The company also said its initial redesigned sign-in experience produced a 10% drop in password use and a 987% increase in passkey use. That does not mean every user loved the change. It does explain why Microsoft is willing to push harder: defaults move behavior faster than account settings pages.
Another clue came from Microsoft Authenticator. Microsoft’s Authenticator autofill change notice says password autofill in the app was discontinued in mid-August after earlier steps stopped adding and autofilling passwords. Saved passwords and addresses moved toward Microsoft Edge, while Authenticator kept supporting Entra passkeys for work and school accounts.
Put together, the plan is visible. Microsoft Edge, Microsoft Password Manager, Windows Hello, Authenticator and Microsoft accounts are being arranged around passkeys as the normal path, not the expert option buried in settings.
Where This Will Hurt
The roughest cases are predictable. Older devices may not offer a smooth passkey prompt. Shared family machines can make it unclear whose biometric or PIN is tied to an account. People who manage accounts for parents or children may discover that the phone number on file belonged to a device replaced long ago.
Travel adds another risk. SMS was never ideal abroad, but it had one advantage: people understood it. A synced passkey can be easier when the same credential manager is already set up across devices. A device-bound passkey can be painful if the device is broken, wiped or left at home.
Security professionals will welcome the move because it cuts off a class of phishing attacks that depend on stealing reusable codes. Consumers will judge it by a different standard: whether they can still get into an account after a phone upgrade. If Microsoft times the prompts well and makes backup email checks clear, the transition will feel like a normal login upgrade. If users meet the change only during a recovery crisis, the support forums will fill before the security benefits are felt.
Frequently Asked Questions
Is Microsoft Removing SMS Codes for All Accounts?
Microsoft is phasing out SMS codes for personal Microsoft accounts, according to its support page. Work and school accounts can be governed by separate Microsoft Entra settings chosen by an organization.
Do I Need to Delete My Microsoft Password?
No. The current notice focuses on SMS authentication and recovery, not a forced password deletion for every personal account. Microsoft still encourages passwordless accounts and passkeys as the safer long-term setup.
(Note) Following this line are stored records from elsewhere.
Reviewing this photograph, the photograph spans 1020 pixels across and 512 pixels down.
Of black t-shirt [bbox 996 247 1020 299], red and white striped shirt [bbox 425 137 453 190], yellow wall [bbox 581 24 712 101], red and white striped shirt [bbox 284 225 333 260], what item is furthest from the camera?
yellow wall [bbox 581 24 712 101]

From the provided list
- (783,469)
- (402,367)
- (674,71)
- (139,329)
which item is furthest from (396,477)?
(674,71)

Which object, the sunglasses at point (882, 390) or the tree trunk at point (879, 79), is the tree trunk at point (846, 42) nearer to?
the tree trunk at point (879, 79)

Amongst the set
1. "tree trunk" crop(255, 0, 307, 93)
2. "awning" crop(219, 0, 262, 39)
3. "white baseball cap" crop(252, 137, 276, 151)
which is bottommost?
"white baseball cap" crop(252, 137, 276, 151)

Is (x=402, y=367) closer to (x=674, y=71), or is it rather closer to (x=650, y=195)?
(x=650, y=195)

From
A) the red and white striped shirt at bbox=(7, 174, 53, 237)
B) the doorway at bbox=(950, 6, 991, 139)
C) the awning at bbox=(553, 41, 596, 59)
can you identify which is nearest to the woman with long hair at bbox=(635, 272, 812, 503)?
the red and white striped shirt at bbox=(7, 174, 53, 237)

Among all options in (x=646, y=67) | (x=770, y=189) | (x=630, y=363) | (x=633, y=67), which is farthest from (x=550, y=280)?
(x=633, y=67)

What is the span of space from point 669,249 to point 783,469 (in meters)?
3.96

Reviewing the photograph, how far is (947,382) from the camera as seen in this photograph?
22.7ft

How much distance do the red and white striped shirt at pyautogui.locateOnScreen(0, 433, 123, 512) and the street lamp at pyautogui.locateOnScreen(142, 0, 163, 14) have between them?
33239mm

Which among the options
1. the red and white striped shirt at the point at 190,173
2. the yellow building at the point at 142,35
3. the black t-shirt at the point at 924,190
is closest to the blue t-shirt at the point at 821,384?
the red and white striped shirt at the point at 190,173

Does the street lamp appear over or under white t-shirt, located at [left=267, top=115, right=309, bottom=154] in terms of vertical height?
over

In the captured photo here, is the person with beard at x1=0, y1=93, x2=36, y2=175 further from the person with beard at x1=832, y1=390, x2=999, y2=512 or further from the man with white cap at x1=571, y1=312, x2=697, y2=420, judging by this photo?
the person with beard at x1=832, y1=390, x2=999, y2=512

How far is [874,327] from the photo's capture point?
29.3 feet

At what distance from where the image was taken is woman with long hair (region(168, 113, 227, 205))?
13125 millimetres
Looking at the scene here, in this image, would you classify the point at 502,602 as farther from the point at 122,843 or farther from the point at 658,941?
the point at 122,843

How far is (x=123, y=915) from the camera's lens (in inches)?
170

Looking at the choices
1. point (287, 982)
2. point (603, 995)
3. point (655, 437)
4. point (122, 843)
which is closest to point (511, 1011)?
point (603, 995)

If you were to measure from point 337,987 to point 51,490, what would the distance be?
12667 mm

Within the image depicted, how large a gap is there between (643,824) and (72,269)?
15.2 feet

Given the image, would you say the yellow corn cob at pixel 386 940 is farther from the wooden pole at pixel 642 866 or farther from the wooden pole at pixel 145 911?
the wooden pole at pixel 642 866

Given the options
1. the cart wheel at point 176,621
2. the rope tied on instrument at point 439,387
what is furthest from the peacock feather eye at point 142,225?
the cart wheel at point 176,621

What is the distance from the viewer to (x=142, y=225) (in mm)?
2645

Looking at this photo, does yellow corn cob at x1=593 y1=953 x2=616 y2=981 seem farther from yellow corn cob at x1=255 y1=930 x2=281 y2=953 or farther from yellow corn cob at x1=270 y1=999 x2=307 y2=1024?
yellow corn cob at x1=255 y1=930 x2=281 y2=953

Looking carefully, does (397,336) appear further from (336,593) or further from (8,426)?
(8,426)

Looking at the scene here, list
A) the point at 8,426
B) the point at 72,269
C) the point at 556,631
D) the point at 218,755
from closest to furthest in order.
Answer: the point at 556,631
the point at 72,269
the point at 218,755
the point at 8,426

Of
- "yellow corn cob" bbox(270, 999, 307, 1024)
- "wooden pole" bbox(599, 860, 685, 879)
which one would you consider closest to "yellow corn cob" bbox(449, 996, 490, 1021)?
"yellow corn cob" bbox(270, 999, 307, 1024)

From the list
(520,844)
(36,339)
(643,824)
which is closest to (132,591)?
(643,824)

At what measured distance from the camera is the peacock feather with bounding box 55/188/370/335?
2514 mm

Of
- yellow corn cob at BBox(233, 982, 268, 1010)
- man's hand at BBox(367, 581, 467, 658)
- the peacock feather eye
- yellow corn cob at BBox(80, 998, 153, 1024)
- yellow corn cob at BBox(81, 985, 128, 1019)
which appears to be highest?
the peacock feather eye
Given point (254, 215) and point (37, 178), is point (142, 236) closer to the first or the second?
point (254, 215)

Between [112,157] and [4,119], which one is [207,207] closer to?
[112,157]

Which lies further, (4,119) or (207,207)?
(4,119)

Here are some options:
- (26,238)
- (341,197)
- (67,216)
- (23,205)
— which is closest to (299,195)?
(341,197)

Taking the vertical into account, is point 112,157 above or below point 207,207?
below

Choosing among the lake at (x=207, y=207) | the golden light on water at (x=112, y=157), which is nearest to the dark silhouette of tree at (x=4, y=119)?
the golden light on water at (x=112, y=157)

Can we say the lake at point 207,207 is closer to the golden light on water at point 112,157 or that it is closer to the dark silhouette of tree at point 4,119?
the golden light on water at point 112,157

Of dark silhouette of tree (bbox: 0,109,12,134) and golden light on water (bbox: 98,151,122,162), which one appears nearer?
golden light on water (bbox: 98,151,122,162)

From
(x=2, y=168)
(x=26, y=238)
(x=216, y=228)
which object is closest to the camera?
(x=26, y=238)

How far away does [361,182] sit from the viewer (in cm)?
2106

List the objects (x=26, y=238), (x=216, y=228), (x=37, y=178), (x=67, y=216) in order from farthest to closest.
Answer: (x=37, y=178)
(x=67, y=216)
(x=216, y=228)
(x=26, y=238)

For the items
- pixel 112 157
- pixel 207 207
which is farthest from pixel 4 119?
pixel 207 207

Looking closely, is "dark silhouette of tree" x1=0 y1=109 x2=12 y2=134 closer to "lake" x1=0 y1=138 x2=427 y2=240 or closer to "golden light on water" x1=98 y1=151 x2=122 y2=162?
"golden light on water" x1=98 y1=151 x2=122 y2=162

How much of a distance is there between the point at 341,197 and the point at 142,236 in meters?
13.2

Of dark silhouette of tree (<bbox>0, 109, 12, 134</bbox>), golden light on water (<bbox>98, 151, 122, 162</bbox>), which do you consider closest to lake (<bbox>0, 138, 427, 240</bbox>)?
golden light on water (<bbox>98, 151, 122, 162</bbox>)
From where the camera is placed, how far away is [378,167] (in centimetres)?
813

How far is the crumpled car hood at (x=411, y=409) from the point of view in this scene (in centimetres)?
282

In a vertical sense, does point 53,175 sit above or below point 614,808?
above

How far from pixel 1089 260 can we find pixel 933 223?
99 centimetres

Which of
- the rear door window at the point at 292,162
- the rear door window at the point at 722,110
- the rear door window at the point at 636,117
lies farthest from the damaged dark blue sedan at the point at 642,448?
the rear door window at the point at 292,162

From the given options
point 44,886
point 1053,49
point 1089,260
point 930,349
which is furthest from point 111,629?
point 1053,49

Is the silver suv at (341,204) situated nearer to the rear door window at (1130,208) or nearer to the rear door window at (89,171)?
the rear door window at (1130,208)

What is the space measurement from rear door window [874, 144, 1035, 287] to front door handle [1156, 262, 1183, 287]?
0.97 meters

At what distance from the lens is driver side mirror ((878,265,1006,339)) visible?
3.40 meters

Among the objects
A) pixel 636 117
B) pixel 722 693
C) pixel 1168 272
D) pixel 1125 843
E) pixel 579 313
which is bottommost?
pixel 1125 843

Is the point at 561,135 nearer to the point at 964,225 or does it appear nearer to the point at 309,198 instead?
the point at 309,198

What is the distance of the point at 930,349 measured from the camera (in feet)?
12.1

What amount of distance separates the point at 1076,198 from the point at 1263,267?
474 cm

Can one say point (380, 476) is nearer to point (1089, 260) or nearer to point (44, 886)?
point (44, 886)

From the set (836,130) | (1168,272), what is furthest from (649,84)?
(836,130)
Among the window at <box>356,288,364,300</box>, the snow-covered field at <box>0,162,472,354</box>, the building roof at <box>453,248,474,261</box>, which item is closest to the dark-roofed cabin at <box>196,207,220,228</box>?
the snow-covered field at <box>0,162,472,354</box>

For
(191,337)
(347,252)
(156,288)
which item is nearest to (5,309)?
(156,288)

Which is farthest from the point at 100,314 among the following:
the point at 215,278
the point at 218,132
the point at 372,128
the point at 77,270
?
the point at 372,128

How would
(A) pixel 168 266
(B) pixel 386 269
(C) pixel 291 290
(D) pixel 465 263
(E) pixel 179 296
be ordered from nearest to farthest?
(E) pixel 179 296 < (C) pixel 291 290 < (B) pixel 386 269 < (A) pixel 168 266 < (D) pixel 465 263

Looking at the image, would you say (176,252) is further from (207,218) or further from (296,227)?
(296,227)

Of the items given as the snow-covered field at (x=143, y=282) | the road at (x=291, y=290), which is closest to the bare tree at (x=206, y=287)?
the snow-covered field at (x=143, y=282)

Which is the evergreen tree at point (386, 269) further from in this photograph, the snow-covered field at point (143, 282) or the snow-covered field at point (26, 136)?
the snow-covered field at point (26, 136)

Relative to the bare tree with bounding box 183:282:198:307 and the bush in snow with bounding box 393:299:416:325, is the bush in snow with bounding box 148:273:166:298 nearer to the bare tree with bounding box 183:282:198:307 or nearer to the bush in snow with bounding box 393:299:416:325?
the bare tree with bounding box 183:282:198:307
Can I Still Recover My Account If I Lose My Phone?
Yes, but only if another recovery method is ready. Microsoft points users toward a verified email address and passkeys so recovery does not depend on the lost phone number.
Where Should I Save a Microsoft Passkey?
You can save a Microsoft passkey in Microsoft Password Manager, another synced credential manager, a phone, a physical security key or Windows Hello. The best choice is the one you can recover after replacing your main device.
Is an Authenticator App Still Useful?
Yes. Authenticator apps remain better than SMS in many cases, especially when passkeys are not available. A passkey is stronger against phishing because it is tied to the legitimate website or app.
When Will Microsoft Stop Sending SMS Codes?
Microsoft has not published a final cutoff date for personal accounts. Users should set up a passkey and verified email before the prompt becomes mandatory during sign-in or recovery.